Abstract

Acquired Hemophilia A (AHA) is a rare, life-threatening bleeding disorder from autoantibodies against clotting factor VIII. These autoantibodies occur with increasing incidence with advanced age and are often associated with other medical conditions such as autoimmune diseases and malignancy. Not uncommonly, AHA presents as a new bleeding disorder in a person with prior thrombosis or thrombotic risk. Treatment of AHA focuses on managing and preventing bleeding, as well as immunosuppression with the goal to eradicate the autoantibody. Despite current treatment approaches, morbidity, and mortality are high due to complications from bleeding, immunosuppression, and underlying comorbidities.

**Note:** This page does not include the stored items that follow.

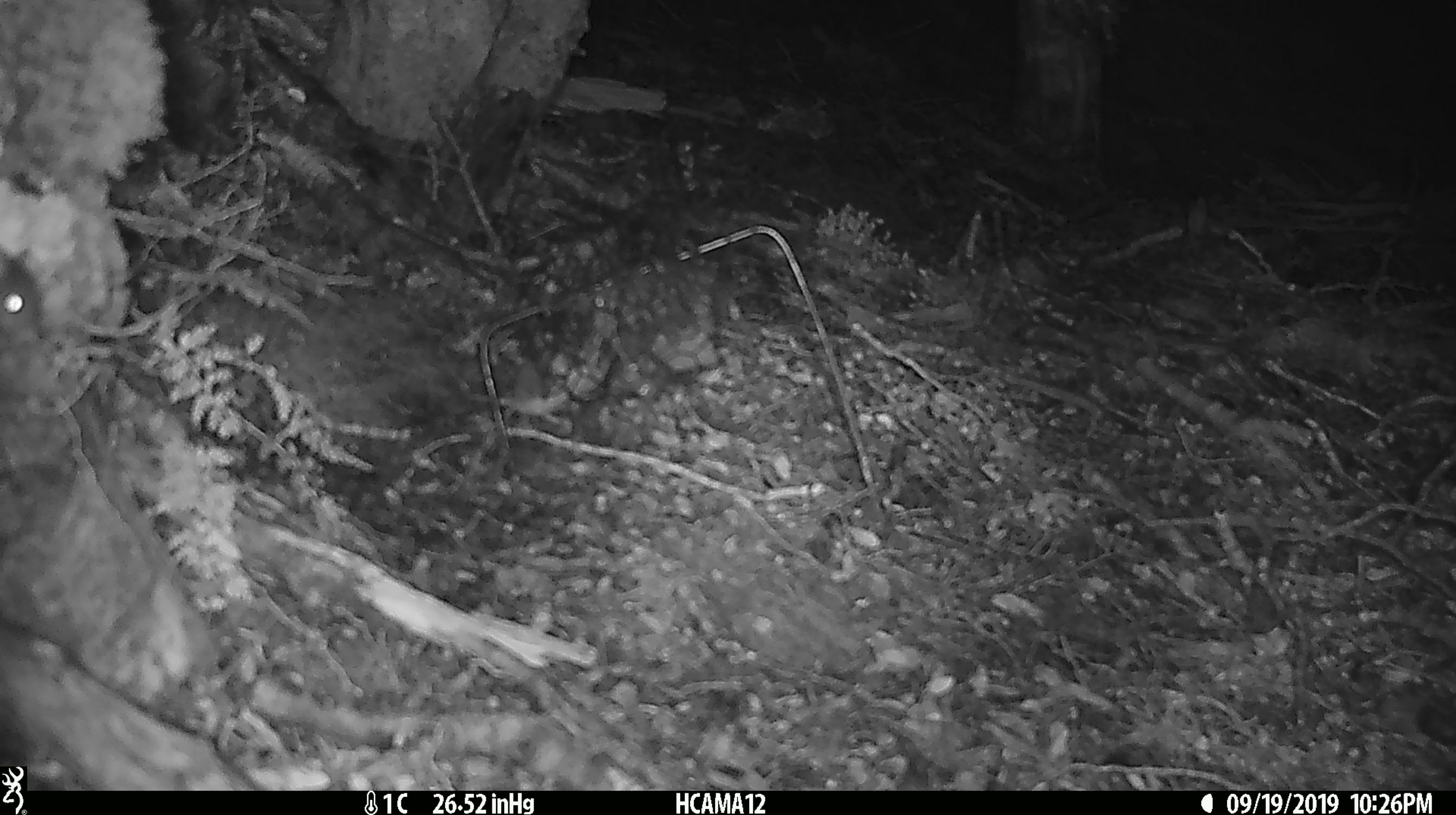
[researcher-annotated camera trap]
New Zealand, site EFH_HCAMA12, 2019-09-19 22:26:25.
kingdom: Animalia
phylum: Chordata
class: Mammalia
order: Rodentia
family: Muridae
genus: Mus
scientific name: Mus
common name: mouse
Mouse (Mus).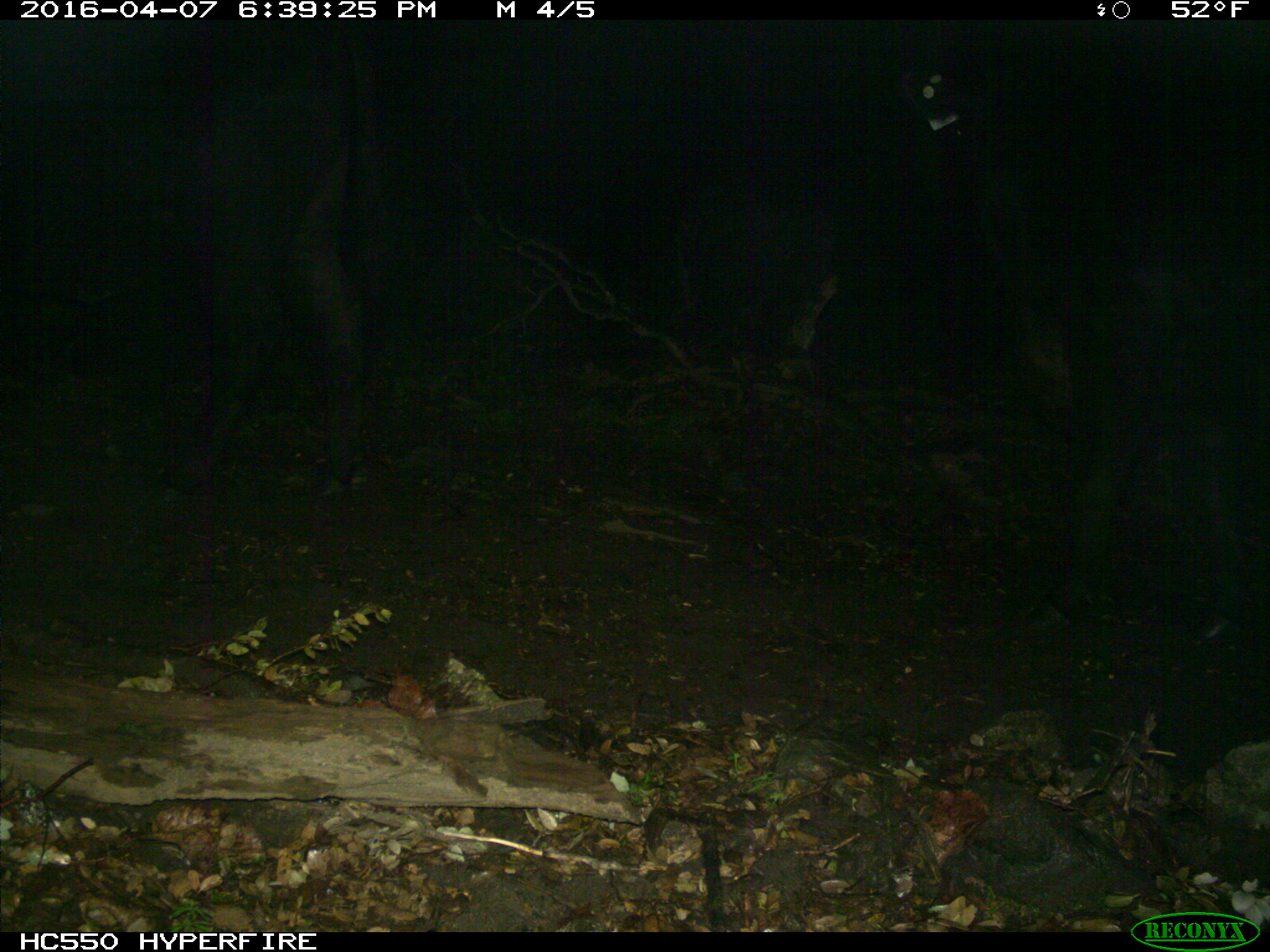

The most pressing needs to improved outcome for this disease are better bleeding prophylaxis in the outpatient setting and reduction of the need for intense immunosuppression. Because of the rare nature of this disease, there is limited prospective data and most treatment standards have been based on case series. The field has recently focused on improved diagnostics and advanced risk stratification, with a potential of tailoring the need and intensity of immunosuppression. Case reports of off label use of emicizumab, a factor FVIII mimetic approved for congenital hemophilia A, suggest emicizumab may provide effective and safe bleeding prophylaxis in the outpatient setting; this could permit reducing immunosuppression and decreasing the risk of treatment related infections. Two ongoing prospective clinical trials of emicizumab will help clarify the safety and efficacy in AHA.